Alan Klein (Alan@klein.net)
Wed, 12 Apr 2000 23:41:10 -0400
I, of course, believe that democratic schools work for all kinds of people.
I don't, however, necessarily agree that the question has to have a
racist/classist assumption behind it. I, for one, believe that a diverse
environment is a healthier environment. It seems to work in the world of
flora and fauna and I believe it works in the human world, as well.
Would I give up freedom for diversity? No. But, all other things being
equal, if I had a choice between two SVS's and one had a more diverse School
Meeting population, I would choose that one.
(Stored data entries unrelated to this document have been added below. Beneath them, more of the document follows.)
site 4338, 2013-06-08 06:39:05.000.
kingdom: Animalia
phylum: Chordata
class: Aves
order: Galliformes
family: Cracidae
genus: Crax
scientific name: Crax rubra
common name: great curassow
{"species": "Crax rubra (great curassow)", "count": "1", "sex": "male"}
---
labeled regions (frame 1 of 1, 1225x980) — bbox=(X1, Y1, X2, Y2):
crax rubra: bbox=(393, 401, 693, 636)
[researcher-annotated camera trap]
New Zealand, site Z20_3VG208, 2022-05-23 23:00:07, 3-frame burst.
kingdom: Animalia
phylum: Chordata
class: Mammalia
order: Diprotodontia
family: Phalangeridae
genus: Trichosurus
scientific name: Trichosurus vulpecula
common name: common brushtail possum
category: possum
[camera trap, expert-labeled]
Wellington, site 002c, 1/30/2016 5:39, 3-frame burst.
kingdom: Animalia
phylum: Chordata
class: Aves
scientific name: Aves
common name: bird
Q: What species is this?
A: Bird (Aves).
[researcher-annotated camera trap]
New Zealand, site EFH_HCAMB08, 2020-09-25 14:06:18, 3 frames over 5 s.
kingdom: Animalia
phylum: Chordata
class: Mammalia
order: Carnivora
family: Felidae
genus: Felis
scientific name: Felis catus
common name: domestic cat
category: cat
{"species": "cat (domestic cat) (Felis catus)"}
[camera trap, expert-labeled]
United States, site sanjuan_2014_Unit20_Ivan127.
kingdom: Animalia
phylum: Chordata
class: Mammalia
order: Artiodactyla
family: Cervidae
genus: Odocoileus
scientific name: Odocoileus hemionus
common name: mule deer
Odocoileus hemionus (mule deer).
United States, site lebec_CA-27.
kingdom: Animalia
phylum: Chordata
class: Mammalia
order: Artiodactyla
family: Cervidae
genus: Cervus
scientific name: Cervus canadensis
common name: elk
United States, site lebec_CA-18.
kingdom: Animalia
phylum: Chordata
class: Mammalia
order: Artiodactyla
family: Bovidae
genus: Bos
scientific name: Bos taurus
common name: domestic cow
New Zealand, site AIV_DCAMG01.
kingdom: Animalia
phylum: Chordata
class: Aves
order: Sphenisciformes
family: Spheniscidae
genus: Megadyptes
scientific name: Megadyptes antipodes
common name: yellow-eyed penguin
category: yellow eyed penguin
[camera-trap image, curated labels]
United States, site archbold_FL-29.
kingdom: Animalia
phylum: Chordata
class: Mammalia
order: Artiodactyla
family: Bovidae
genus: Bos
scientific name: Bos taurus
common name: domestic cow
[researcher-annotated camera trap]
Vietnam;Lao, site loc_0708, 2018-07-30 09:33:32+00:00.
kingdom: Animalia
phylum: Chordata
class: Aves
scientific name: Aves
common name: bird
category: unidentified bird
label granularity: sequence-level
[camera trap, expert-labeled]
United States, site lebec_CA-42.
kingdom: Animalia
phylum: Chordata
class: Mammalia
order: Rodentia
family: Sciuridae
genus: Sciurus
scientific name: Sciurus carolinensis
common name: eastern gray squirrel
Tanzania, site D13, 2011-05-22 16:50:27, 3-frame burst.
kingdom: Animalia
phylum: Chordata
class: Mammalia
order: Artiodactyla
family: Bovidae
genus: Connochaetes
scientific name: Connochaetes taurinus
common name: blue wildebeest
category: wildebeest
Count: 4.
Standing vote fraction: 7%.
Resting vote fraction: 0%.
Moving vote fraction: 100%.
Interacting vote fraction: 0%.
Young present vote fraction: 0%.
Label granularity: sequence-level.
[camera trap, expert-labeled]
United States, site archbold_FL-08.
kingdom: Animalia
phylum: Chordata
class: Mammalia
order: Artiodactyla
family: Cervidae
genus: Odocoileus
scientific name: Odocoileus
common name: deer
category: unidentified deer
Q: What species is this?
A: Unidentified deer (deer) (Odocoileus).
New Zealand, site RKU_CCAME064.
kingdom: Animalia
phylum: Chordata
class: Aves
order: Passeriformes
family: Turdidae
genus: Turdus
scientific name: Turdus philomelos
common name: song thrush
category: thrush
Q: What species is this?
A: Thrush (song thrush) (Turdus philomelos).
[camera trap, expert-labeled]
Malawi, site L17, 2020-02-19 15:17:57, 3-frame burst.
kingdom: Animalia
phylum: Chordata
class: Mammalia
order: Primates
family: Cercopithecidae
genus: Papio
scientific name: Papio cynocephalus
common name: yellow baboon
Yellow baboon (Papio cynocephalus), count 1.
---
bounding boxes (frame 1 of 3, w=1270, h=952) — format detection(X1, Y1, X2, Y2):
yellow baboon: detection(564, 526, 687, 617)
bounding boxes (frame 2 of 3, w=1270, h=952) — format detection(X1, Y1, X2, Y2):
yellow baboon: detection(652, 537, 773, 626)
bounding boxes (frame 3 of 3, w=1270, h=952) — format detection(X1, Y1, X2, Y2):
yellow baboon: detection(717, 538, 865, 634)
I also think that it is not enough to open one's door and say, "All may
enter." There are many cultural, political, economic, sociological,
psychological, historical, and other forces at work in our society that keep
racial and ethnic groups apart. I believe that it takes concerted effort to
overcome those forces (with the goal of making it truly possible for
individuals to choose freely with whom they associate.) Am I for mandating
that democratic schools apply such concerted effort? No. But I would (and
have) make an attempt as a School Meeting member to have the school allocate
some energy and resources to such an effort, just as I would (and have) made
similar attempts (some successful, others not) in favor of other motions at
School Meetings for a wide variety of resource allocations.
----- Original Message -----
From: Scott Gray <firstname.lastname@example.org>
> Good point.
> I'll admit that I was being evasive. I tend to be very bothered by that
> particular question, because it often carries with it a racist/classist
> assumption -- that a school which works for white middle class kids (which
> they assume we have) would not necessarily work for other kids. Of course
> you and I know that liberty is JUST AS IMPORTANT to ethnic minorities as
> it is to ethnic majorities. I have trouble bringing myself to validate
> that question with a straight answer -- I would much rather that the asker
> realize that the question is usually irrelevent. The problem is, people
> ask that question because they think it is a "thoughtful" question which
> takes minorities' needs into account -- and I don't really feel like
> either answering the question OR telling them that I think they are taking
> a stand that assumes a racist position.